Let’s benchmark our Hadoop clusters (join in!)

Introduction

For our evaluations within SCAPE it would be useful to have the ability to quantitatively measure the abilities of the Hadoop clusters available to us, to allow results from each cluster to be compared.

Fortunately as part of the standard Hadoop distribution there are some examples included that can be run as tests.  Intel has produced a benchmarking suite – HiBench – that uses those included Hadoop examples to produce a set of results.

There are various aspects of performance that can be assessed.  The main ones being:

  1. CPU loaded workflows (e.g. file format migration) where the workflow speed is limited by the CPU processing available
  2. I/O loaded workflows (e.g. identification/characterisation) where the workflow speed is limited by the I/O bandwidth available

For the testing of our cluster I used HiBench 2.2.1.  I made some notes about getting it to run that should be useful (see below).  Apart from the one change described below in the notes, there was no need to edit or change the code.
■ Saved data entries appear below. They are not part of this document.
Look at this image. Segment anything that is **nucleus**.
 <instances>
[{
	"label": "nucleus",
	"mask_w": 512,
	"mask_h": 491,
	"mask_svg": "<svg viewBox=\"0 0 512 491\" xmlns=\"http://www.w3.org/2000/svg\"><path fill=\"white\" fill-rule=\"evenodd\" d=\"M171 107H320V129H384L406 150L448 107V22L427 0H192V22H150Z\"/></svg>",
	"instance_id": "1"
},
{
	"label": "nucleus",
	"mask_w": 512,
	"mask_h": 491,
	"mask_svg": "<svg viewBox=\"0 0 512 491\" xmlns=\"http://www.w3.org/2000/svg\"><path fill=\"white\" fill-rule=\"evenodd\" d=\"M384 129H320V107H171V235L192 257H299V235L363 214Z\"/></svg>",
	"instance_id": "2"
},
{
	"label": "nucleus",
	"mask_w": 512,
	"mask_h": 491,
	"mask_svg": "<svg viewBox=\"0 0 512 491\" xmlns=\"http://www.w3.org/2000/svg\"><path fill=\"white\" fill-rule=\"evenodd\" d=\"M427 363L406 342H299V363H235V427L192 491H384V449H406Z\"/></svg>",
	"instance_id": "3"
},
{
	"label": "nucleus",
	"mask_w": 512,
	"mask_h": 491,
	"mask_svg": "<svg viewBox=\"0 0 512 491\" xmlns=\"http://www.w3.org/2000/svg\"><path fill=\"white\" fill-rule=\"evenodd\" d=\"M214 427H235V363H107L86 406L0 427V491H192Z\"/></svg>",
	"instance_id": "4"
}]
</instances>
In SCAPE testbeds we are running various workflows on various clusters.  However, individual workflows tend to be run on only one cluster.  Running a standard benchmark on each Hadoop installation may allow us to better compare and extrapolate results from the different testbed workflows.

Notes – These are only required to be done on the node where HiBench is run from.

  1. JAVA_HOME is needed by some tests – I set this using “export JAVA_HOME=/usr/lib/jvm/j2sdk1.6-oracle/”. 
  2. For the kmeans test I changed the HADOOP_CLASSPATH line in “kmeans/bin/prepare.sh” to “export HADOOP_CLASSPATH=`mahout classpath | tail -1`” as it was unable to run without that change; mahout already being in the path.
  3. The nutchindexing and bayes tests required a dictionary to be installed on the node that HiBench was started from – I installed the “wbritish-insane” package.

Caveats

Some tests use less map/reduce slots than are available and therefore are not that useful for comparison as we want to max out the cluster.  For example, the kmeans tests only used 5 map slots. 

Results

I have created a page on the SCAPE wiki where I have put the results from our cluster: “Benchmarking Hadoop installations”.  I invite and encourage you to run the same tests above and add them to the wiki page.  Running the tests was much quicker than I thought it might be – it took less than a morning to setup and execute.

To get a better understanding of which benchmarks are more/less appropriate I propose we first get some metrics from all the HiBench tests across different clusters.  In future we may choose to refine or change the tests to be run but this is just a start of a process to better understand how our Hadoop clusters perform.  It’s only through you participating that we will get useful results, so please join in!